[start of Exercise input]

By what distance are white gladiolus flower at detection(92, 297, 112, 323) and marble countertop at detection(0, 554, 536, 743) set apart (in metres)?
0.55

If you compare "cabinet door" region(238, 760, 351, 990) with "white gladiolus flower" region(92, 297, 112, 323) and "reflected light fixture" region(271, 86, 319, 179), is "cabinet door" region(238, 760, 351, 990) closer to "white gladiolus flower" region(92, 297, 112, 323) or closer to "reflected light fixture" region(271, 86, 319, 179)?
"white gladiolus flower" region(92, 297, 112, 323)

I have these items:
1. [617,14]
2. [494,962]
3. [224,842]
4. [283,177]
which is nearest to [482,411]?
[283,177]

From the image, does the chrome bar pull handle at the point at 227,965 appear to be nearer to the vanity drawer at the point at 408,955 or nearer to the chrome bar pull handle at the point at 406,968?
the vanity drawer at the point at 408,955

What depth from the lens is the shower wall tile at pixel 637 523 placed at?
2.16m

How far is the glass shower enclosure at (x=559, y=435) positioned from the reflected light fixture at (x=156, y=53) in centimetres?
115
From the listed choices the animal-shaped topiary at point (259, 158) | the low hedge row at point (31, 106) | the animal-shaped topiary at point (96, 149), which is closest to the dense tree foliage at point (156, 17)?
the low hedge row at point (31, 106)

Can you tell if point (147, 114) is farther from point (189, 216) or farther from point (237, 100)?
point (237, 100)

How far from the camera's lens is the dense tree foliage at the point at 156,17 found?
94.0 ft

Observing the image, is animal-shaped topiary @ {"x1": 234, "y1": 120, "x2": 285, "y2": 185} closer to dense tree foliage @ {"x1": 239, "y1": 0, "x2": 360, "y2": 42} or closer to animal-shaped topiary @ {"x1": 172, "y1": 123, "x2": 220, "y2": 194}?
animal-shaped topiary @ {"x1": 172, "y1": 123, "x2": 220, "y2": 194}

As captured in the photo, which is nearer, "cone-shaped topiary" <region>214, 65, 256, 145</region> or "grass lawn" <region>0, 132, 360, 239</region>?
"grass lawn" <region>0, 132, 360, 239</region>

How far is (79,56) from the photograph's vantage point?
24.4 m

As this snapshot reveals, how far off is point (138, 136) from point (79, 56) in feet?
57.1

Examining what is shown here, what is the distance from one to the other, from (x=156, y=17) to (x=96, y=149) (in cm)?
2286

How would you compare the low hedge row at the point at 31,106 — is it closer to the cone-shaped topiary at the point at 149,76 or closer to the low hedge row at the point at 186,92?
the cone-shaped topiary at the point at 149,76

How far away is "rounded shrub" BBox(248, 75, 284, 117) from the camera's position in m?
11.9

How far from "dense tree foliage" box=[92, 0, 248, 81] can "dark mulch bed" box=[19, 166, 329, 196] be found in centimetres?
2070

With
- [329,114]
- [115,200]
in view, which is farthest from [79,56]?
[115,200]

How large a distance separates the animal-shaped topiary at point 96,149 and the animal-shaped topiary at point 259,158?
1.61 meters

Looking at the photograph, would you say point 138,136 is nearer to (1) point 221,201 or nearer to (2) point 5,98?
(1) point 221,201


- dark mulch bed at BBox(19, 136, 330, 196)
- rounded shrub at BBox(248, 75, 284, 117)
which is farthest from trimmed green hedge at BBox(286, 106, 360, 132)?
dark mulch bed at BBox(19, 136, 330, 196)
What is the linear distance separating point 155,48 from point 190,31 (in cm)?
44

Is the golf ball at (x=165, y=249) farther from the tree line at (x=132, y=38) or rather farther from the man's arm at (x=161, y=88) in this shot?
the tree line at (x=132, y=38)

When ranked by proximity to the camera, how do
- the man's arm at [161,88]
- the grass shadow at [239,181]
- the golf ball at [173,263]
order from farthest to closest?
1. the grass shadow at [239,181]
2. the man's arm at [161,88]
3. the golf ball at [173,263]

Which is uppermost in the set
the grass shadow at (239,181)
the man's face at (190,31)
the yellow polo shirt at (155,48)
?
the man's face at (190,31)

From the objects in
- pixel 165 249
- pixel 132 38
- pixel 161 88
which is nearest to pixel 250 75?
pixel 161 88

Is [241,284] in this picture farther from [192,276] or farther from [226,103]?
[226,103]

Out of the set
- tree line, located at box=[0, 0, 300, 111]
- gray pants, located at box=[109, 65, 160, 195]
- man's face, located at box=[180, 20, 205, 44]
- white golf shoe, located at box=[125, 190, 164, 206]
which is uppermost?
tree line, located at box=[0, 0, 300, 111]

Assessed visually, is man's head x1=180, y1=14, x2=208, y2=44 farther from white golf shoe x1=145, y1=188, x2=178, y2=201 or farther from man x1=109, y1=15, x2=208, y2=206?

[end of Exercise input]

### [Request]
Only the lines from the one containing "Which is uppermost in the set" through the end of the entries above belong in the answer; repeat them exactly.

### [Result of this task]
Which is uppermost in the set
the grass shadow at (239,181)
the man's face at (190,31)
the yellow polo shirt at (155,48)
?
the man's face at (190,31)

From the objects in
- pixel 165 249
- pixel 132 38
- pixel 161 88
which is nearest to pixel 250 75?
pixel 161 88

Is [241,284] in this picture farther from [192,276] or farther from [226,103]?
[226,103]

Out of the set
- tree line, located at box=[0, 0, 300, 111]
- gray pants, located at box=[109, 65, 160, 195]
- man's face, located at box=[180, 20, 205, 44]
- white golf shoe, located at box=[125, 190, 164, 206]
which is uppermost?
tree line, located at box=[0, 0, 300, 111]

Assessed visually, is man's head x1=180, y1=14, x2=208, y2=44 farther from white golf shoe x1=145, y1=188, x2=178, y2=201 or farther from man x1=109, y1=15, x2=208, y2=206?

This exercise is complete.